Rhadamanthe. — Que réponds-tu, Caton, à ce qu’il te reproche ?

Caton. — Que j’ai en effet soutenu la république romaine contre la mollesse et le faste des femmes qui en corrompaient les mœurs ; que j’ai tenu les grands dans la crainte des lois ; que j’ai pratiqué moi-même ce que j’ai enseigné aux autres ; et que la république ne m’a pas soutenu de même contre les gens qui n’étaient mes ennemis qu’à cause que je les avais attaqués pour l’intérêt de la patrie. Comme mon bien de campagne était dans le voisinage de celui de Manius Curius, je me proposai dès ma jeunesse d’imiter ce grand homme pour la simplicité des mœurs ; pendant que d’un autre côté je me proposais Démosthène pour mon modèle d’éloquence.
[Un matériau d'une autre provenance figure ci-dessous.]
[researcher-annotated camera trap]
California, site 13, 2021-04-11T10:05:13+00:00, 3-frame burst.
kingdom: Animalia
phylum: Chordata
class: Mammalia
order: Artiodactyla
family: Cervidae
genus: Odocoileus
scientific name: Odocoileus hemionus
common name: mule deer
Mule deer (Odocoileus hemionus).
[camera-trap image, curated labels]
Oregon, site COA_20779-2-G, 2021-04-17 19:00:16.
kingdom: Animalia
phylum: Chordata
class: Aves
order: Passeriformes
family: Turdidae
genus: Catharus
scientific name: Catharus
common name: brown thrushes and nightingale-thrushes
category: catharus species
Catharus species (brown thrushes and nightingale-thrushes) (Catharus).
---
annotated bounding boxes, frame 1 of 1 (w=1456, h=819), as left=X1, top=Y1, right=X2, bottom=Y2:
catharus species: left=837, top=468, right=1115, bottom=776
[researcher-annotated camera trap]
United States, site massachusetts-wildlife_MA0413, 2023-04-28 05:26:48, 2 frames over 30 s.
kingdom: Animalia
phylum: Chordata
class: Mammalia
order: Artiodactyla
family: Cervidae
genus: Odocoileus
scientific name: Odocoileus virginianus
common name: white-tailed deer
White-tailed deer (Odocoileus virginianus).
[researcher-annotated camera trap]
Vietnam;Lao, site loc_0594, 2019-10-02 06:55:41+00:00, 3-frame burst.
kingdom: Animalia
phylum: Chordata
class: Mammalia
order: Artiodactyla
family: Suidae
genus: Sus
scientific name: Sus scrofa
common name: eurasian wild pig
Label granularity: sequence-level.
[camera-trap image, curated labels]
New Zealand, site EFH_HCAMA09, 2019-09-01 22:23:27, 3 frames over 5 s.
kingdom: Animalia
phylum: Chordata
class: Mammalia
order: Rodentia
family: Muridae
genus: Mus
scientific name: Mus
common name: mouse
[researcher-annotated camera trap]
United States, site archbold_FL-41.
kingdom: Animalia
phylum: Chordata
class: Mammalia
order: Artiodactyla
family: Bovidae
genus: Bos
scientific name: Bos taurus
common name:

On m’appelait même le Démosthène latin. On me voyait tous les jours marchant nu avec mes esclaves, pour aller labourer la terre. Mais ne croyez pas que cette application à l’agriculture et à l’éloquence me détournât de l’art militaire. Dès l’âge de dix-sept ans je me montrai intrépide dans les guerres contre Annibal. Bientôt mon corps fut tout couvert de cicatrices. Quand je fus envoyé préteur en Sardaigne, je rejetai le luxe que tous les autres préteurs avaient introduit avant moi ; je ne songeai qu’à soulager le peuple, qu’à maintenir le bon ordre, qu’à rejeter tous les présents. Ayant été fait consul, je gagnai, en Espagne, au deçà du Bœtis, une bataille contre les barbares. Après cette victoire, je pris plus de villes en Espagne que je n’y demeurai de jours.